• WHAT THIS TASK INVOLVES
What does the article on summer lessons for investing say can help keep you from getting "burned" in the investment world?

• PASSAGE SHOWN
--

Instead of being taken for a trip, spend a little time planning for one
You may be looking forward to vacations, barbecues, and other events of the season. Your summer activities can actually provide you with some valuable lessons on managing your investment strategy.
Here are a few possibilities:
Plan your trip. If you’re taking a long road trip this summer, you’ll need to choose your vehicle, map out your route, determine how far you want to go each day and be certain of your destination. And, essentially, the same is true for your investment strategy. You need to choose the right investment vehicles, familiarize yourself with your ultimate goals (such as a comfortable retirement) and chart your progress along the way.
Try to avoid getting burned. If you’re going to spend a lot of time outdoors this summer, you may need to apply some sunscreen. But you don’t have to be exposed to the sun to get “burned”—it can happen in the investment world, too. However, you can help prevent this from happening by building a diversified portfolio. If most of your money is tied up in just one type of investment, and that asset class falls victim to a downturn, your portfolio could take big hit. But while some investments are moving down, others may be moving up, so it makes sense to spread your money among a range of vehicles appropriate for your risk tolerance, investment goals and time horizon.
Of course, diversification by itself cannot guarantee a profit or protect against loss, but it can help reduce the effects of volatility on your portfolio.

--

• DATASET ROWS
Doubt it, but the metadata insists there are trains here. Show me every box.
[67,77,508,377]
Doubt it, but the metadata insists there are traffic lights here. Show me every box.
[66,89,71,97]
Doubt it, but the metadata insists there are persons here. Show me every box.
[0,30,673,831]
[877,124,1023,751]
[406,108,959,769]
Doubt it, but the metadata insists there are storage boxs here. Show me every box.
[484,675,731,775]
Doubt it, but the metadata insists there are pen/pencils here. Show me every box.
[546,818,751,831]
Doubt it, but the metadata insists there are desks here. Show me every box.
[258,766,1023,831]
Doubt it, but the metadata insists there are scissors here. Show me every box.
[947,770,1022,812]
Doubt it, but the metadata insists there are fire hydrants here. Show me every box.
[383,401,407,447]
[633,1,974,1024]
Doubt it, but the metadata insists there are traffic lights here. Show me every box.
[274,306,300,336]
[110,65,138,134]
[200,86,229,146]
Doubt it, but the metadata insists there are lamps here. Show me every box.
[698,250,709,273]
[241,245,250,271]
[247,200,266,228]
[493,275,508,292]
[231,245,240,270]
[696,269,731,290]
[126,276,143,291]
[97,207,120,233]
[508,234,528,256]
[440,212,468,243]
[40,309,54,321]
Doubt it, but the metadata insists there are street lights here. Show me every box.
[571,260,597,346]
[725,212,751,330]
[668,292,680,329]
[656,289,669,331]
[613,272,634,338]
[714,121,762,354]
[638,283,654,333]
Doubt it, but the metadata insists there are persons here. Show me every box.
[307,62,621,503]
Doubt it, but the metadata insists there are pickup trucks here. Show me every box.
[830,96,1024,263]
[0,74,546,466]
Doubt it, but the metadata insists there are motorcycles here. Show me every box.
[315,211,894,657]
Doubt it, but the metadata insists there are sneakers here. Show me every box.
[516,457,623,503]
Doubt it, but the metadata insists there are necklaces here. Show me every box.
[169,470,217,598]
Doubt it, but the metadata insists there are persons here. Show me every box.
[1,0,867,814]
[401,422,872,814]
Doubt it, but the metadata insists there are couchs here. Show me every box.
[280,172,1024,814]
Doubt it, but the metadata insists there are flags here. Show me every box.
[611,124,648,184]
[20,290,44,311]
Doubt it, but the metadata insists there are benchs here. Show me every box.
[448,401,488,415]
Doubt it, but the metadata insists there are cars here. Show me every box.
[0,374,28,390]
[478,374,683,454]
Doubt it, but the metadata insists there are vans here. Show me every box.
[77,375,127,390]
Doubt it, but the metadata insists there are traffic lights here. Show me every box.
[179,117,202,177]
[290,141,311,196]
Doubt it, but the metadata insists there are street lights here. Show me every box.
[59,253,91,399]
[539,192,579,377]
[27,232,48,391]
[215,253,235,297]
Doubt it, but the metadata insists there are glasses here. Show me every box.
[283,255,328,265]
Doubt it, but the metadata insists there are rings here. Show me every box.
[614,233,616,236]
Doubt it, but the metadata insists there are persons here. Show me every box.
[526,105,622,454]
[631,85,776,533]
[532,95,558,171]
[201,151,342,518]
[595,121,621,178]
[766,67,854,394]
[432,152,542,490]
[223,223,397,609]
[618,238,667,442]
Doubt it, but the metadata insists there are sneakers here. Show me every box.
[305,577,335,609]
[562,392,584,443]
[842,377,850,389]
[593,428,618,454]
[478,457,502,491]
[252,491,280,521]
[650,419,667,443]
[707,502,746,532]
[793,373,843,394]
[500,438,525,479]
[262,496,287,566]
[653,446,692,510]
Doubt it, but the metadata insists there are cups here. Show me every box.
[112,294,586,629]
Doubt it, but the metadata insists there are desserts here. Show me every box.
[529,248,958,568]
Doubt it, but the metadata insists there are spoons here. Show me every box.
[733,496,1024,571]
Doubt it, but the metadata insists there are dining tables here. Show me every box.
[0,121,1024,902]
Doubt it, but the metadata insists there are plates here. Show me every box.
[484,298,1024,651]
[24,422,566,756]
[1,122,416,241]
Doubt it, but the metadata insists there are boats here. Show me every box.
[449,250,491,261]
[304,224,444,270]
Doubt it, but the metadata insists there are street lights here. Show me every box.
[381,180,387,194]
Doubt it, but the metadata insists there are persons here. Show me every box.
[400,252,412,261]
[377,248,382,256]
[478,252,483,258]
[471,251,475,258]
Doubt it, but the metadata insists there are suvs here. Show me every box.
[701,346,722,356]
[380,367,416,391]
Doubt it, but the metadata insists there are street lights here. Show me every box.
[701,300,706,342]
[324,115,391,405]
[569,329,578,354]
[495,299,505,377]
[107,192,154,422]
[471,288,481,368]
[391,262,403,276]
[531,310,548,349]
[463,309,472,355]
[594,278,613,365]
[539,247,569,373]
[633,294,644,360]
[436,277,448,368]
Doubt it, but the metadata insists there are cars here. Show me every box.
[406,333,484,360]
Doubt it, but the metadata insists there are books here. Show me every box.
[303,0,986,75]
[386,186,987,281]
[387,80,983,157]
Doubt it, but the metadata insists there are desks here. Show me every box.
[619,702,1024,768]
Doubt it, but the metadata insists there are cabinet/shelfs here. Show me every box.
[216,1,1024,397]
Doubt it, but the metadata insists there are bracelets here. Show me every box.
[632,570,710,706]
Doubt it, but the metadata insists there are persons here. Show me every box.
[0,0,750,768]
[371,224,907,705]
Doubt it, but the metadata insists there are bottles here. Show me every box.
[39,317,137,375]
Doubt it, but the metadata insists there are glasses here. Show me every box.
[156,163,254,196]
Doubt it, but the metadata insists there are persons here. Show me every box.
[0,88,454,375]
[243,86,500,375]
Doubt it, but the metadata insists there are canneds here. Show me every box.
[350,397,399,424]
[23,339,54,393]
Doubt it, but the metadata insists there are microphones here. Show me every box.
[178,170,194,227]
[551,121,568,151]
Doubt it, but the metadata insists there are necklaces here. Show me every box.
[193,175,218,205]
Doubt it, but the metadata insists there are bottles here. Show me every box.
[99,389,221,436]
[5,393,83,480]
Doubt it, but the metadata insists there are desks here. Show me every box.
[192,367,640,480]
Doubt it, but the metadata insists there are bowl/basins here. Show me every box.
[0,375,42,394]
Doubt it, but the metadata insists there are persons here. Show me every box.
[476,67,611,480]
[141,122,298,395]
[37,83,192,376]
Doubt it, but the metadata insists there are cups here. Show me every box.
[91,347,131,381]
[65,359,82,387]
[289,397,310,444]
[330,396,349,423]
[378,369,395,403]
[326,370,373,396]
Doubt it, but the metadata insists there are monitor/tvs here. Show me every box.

--

• FINAL ANSWER
Building a diversified portfolio.